PROBLEM: Take the data below and filter it for lines containing the word "https"; show each line found.

Segment Start: SUPPLIED INFORMATION

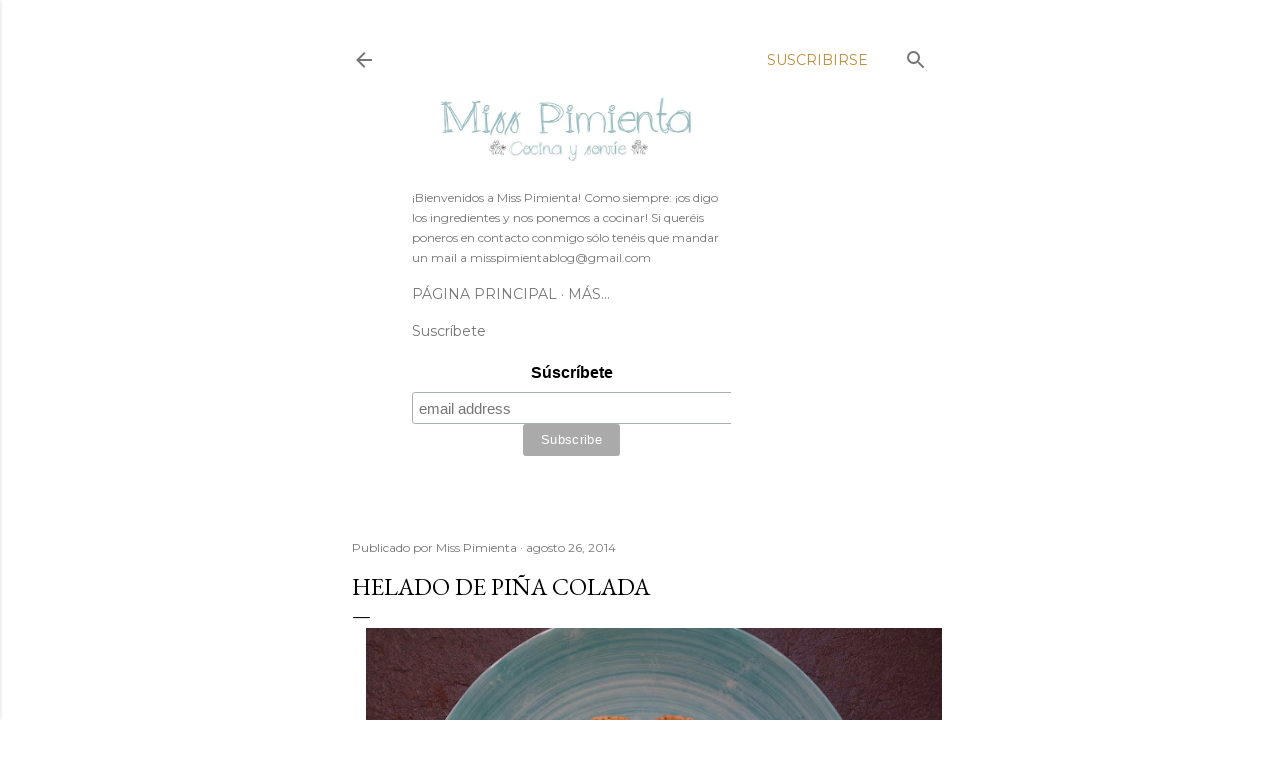

--- FILE ---
content_type: text/html; charset=utf-8
request_url: https://www.google.com/recaptcha/api2/aframe
body_size: 266
content:
<!DOCTYPE HTML><html><head><meta http-equiv="content-type" content="text/html; charset=UTF-8"></head><body><script nonce="rBdpD_pcuj0iyOy-Q5VpBw">/** Anti-fraud and anti-abuse applications only. See google.com/recaptcha */ try{var clients={'sodar':'https://pagead2.googlesyndication.com/pagead/sodar?'};window.addEventListener("message",function(a){try{if(a.source===window.parent){var b=JSON.parse(a.data);var c=clients[b['id']];if(c){var d=document.createElement('img');d.src=c+b['params']+'&rc='+(localStorage.getItem("rc::a")?sessionStorage.getItem("rc::b"):"");window.document.body.appendChild(d);sessionStorage.setItem("rc::e",parseInt(sessionStorage.getItem("rc::e")||0)+1);localStorage.setItem("rc::h",'1762788822327');}}}catch(b){}});window.parent.postMessage("_grecaptcha_ready", "*");}catch(b){}</script></body></html>

--- FILE ---
content_type: text/plain
request_url: https://www.google-analytics.com/j/collect?v=1&_v=j102&a=1034975234&t=pageview&_s=1&dl=https%3A%2F%2Fwww.misspimienta.com%2F2014%2F08%2Fhelado-de-pina-colada.html%3Fm%3D1&ul=en-us%40posix&dt=Helado%20de%20pi%C3%B1a%20colada&sr=1280x720&vp=1280x720&_u=IADAAEABAAAAACAAI~&jid=1676185315&gjid=1804956011&cid=284898700.1762788820&tid=UA-91113002-1&_gid=572272339.1762788820&_r=1&_slc=1&z=13369946
body_size: -570
content:
2,cG-QBG8N3RRPR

Segment End: SUPPLIED INFORMATION

RESULT OF THIS EXERCISE:
request_url: https://www.google.com/recaptcha/api2/aframe
<!DOCTYPE HTML><html><head><meta http-equiv="content-type" content="text/html; charset=UTF-8"></head><body><script nonce="rBdpD_pcuj0iyOy-Q5VpBw">/** Anti-fraud and anti-abuse applications only. See google.com/recaptcha */ try{var clients={'sodar':'https://pagead2.googlesyndication.com/pagead/sodar?'};window.addEventListener("message",function(a){try{if(a.source===window.parent){var b=JSON.parse(a.data);var c=clients[b['id']];if(c){var d=document.createElement('img');d.src=c+b['params']+'&rc='+(localStorage.getItem("rc::a")?sessionStorage.getItem("rc::b"):"");window.document.body.appendChild(d);sessionStorage.setItem("rc::e",parseInt(sessionStorage.getItem("rc::e")||0)+1);localStorage.setItem("rc::h",'1762788822327');}}}catch(b){}});window.parent.postMessage("_grecaptcha_ready", "*");}catch(b){}</script></body></html>
request_url: https://www.google-analytics.com/j/collect?v=1&_v=j102&a=1034975234&t=pageview&_s=1&dl=https%3A%2F%2Fwww.misspimienta.com%2F2014%2F08%2Fhelado-de-pina-colada.html%3Fm%3D1&ul=en-us%40posix&dt=Helado%20de%20pi%C3%B1a%20colada&sr=1280x720&vp=1280x720&_u=IADAAEABAAAAACAAI~&jid=1676185315&gjid=1804956011&cid=284898700.1762788820&tid=UA-91113002-1&_gid=572272339.1762788820&_r=1&_slc=1&z=13369946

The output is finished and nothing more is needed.